* **PROBLEM 1**: In the passage about the limits of science, what theory did Crick believe in?
* **PROBLEM 2**: List every field whose state the passage about the limits of science tells the reader to look at.
* **PROBLEM 3**: Carry on the passage about the limits of science from its last sentence.

* **TEXT PASSAGE**:
────────────────
NONE of the biggest questions about the mystery of human consciousness and the universe have been answered. This is factual. The rest is all noise and bluster, just like that famous scientist said at the beginning of the 21st century, paraphrasing "physics is dead, there is nothing more to know. It's just a matter of dotting the i and crossing the t"......remarkable misguided arrogance!

We knew nothing then, and we know nothing now.

Look at the state of consciousness "research" (laughable)

Look at the state of quantum phsyics (who knows what the fuck is going on here! What's that about conscious observers you say? Spooky action at a distance? Woo woo alert!!)

Look at the state of medicine and biology (how much bad science and dodgy research? And whatever you do, don't mention the placebo effect!!)

Look at the state of cutting edge physics and cosmology (let's invent infinite multiverses to explain the precise fine tuning in our one! That makes sense, right?! No God here!!)

Evolution theory? Wasn't it Crick himself who said the planet hasn't even been here long enough for the process of evolution to have occurred (he believed in the theory of "pan-spermia", that basic life was brought to earth on a meteorite or something - basically it's all just one big mystery!)
────────────────
* **EXERCISE DATA**:

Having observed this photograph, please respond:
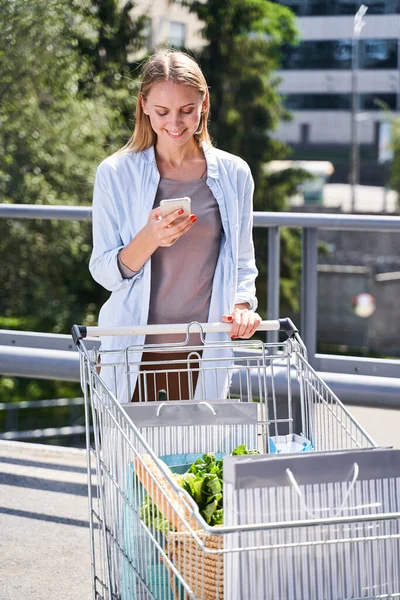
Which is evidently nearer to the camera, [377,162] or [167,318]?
[167,318]

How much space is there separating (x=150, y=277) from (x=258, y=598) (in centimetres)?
124

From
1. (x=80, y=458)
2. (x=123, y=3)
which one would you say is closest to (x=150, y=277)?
(x=80, y=458)

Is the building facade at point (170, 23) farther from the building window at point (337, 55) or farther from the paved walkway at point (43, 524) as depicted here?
the paved walkway at point (43, 524)

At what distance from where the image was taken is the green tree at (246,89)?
32.9m

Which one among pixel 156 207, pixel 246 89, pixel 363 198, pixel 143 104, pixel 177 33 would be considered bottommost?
pixel 156 207

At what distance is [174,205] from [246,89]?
32749 millimetres

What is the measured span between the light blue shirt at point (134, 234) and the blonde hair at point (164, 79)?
0.05 meters

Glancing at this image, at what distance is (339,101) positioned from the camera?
184 feet

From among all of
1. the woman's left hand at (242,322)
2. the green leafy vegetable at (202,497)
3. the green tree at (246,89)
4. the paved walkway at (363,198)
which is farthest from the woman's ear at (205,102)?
the paved walkway at (363,198)

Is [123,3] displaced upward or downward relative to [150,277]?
upward

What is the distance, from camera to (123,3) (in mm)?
26703

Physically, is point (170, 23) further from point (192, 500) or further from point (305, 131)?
point (192, 500)

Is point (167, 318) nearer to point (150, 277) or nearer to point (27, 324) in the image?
point (150, 277)

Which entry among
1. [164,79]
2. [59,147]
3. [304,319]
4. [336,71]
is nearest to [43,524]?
[304,319]
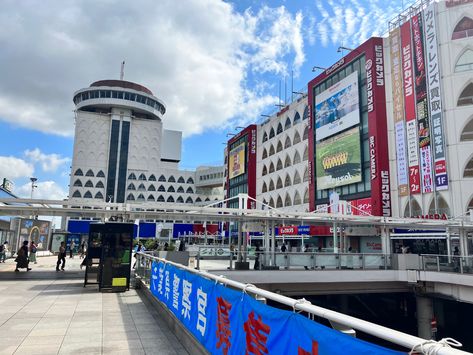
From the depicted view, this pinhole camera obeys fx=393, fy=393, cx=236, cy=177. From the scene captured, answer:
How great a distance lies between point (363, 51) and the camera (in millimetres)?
37781

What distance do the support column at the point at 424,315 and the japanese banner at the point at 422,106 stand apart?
10.9m

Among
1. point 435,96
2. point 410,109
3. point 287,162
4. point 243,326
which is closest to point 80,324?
point 243,326

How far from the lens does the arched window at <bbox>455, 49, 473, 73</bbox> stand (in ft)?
97.4

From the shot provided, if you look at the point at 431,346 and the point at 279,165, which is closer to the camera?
the point at 431,346

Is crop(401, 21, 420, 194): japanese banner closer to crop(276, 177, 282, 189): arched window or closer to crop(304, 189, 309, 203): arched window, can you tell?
crop(304, 189, 309, 203): arched window

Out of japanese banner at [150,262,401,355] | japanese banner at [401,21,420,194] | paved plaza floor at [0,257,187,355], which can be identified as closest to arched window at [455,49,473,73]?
japanese banner at [401,21,420,194]

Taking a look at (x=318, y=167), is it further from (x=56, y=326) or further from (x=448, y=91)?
(x=56, y=326)

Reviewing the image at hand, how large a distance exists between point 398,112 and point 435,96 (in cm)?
374

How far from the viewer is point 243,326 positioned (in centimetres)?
448

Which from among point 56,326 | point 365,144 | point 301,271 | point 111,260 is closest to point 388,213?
point 365,144

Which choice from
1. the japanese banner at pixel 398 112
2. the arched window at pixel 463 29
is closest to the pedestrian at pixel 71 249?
the japanese banner at pixel 398 112

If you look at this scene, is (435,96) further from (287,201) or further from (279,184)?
(279,184)

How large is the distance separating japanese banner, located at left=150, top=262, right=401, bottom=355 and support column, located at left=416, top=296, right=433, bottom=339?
18.7m

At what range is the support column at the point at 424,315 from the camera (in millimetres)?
22116
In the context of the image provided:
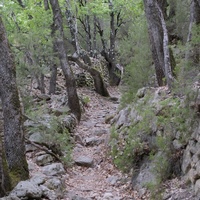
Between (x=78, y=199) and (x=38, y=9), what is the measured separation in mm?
9800

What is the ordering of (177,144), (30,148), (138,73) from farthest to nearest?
(138,73) < (30,148) < (177,144)

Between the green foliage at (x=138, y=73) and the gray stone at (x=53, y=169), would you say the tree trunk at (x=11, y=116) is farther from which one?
the green foliage at (x=138, y=73)

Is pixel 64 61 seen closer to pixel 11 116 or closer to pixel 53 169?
pixel 53 169

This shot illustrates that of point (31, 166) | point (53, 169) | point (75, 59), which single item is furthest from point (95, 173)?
point (75, 59)

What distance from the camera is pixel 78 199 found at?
5812 millimetres

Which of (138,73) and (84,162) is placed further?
(138,73)

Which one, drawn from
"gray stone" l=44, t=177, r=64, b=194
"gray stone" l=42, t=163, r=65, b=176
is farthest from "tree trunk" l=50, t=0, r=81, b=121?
"gray stone" l=44, t=177, r=64, b=194

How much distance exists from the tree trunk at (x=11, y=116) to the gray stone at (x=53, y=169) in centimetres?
90

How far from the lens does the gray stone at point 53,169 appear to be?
22.4ft

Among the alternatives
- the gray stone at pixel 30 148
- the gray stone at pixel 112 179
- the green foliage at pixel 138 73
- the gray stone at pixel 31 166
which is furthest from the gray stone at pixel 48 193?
the green foliage at pixel 138 73

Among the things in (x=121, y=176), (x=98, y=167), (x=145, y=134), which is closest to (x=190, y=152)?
(x=145, y=134)

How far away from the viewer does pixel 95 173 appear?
766 cm

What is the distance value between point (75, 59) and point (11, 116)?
9546mm

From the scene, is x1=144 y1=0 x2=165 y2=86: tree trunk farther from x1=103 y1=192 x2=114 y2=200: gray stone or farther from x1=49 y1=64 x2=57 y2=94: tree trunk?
x1=49 y1=64 x2=57 y2=94: tree trunk
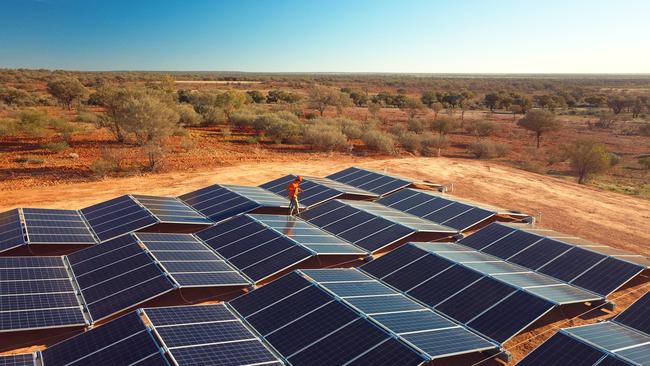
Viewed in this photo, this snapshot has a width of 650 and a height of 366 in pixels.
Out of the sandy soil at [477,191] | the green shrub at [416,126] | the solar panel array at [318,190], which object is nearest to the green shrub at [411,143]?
the sandy soil at [477,191]

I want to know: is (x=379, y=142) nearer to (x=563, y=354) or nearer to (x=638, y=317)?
(x=638, y=317)

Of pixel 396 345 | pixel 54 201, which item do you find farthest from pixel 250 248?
pixel 54 201

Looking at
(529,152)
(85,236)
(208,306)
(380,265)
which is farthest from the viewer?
(529,152)

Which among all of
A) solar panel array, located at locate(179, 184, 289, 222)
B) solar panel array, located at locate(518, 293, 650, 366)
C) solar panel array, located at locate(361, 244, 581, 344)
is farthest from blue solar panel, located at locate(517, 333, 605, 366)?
solar panel array, located at locate(179, 184, 289, 222)

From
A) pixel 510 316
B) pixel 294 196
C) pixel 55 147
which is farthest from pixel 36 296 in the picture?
pixel 55 147

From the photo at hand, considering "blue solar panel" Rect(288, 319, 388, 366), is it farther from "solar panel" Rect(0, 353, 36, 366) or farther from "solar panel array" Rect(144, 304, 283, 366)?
"solar panel" Rect(0, 353, 36, 366)

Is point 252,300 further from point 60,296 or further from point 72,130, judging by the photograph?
point 72,130

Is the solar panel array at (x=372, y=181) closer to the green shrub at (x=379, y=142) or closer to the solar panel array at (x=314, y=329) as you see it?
the solar panel array at (x=314, y=329)
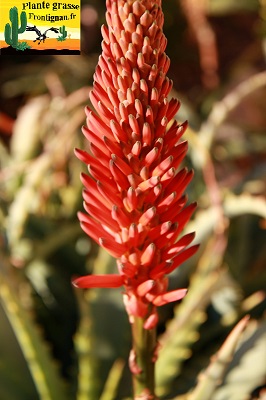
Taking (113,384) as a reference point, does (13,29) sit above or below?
above

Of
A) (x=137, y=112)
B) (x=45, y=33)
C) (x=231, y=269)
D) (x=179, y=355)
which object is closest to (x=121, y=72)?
(x=137, y=112)

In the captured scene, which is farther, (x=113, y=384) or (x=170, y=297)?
(x=113, y=384)

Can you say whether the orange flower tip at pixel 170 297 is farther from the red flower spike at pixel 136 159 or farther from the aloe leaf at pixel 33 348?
the aloe leaf at pixel 33 348

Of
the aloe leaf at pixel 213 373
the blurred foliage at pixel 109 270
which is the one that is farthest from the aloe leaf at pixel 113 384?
the aloe leaf at pixel 213 373

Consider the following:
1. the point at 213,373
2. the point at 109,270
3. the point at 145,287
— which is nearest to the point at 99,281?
the point at 145,287

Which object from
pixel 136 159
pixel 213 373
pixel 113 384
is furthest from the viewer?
pixel 113 384

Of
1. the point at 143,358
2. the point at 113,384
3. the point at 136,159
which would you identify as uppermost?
the point at 136,159

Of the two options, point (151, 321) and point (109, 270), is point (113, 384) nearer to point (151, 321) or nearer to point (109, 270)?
point (109, 270)
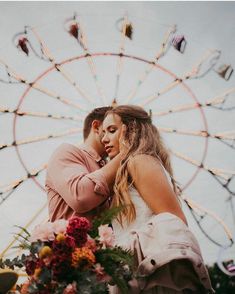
────────────────
* **EXERCISE RESPONSE 1**: Pan-spermia: the idea that basic life was brought to earth on a meteorite or something.

* **EXERCISE RESPONSE 2**:
- consciousness research
- quantum physics
- medicine and biology
- cutting edge physics and cosmology

* **EXERCISE RESPONSE 3**:
I've read another post of Brian's that begun with some "realities" or some such compared to the illusions of those insane people who believe in some "spiritual" nonsense or other, and he again mentioned the "big bang theory" as one of his truths.

I guess he missed the "theory" part at the end of it.

Hey Brian, blow open your mind a little more, challenge your assumptions about the "big bang" with this top quality BBC documentary on the subject, top leading edge scientists are on it:

https://www.youtube.com/watch?v=zPv1sjMv37w

Nothing is certain. It's all just stories you tell yourself to make sense of your, admittedly incredibly astonishing, truely mind-blowing & incomprehensible existence and universe.

It is not that I believe there is a "God" or not, it is the sheer fact the word "God" does not do any justice whatsoever to reality itself. And once you see it, then all worship, and indeed non-worship, is acceptable. It is all, by the very fact of it's own nature, worship of that which cannot even be named.

I am describing something, and all you are seeing is the words "God" and "worship". Science & rationality won't help anyone here. An automaton will never understand a poem.

Nice post Manjit - I live my life in a state of uncertainty about the big questions of existence. Neither the dogmas of religion nor the dogmas of science have managed to put a dent in it. So your thoughts resonate with me.

You are so religious Brian.

Omg, Mankit is so smart! This bullstinking blog's reign of terror has come to an end! It has been truly blessed in receiving his profound wisdom, spiritual insight, and poetic eloquence. Thank the hallowed all-one Mystery Gosh that his sacred soul utterances will be preserved here for all bullsmell scientismisists. Praise be to Manlit, messenger of God-(K)No-Wing!!

There seems to be some potential problems with some of those author's views.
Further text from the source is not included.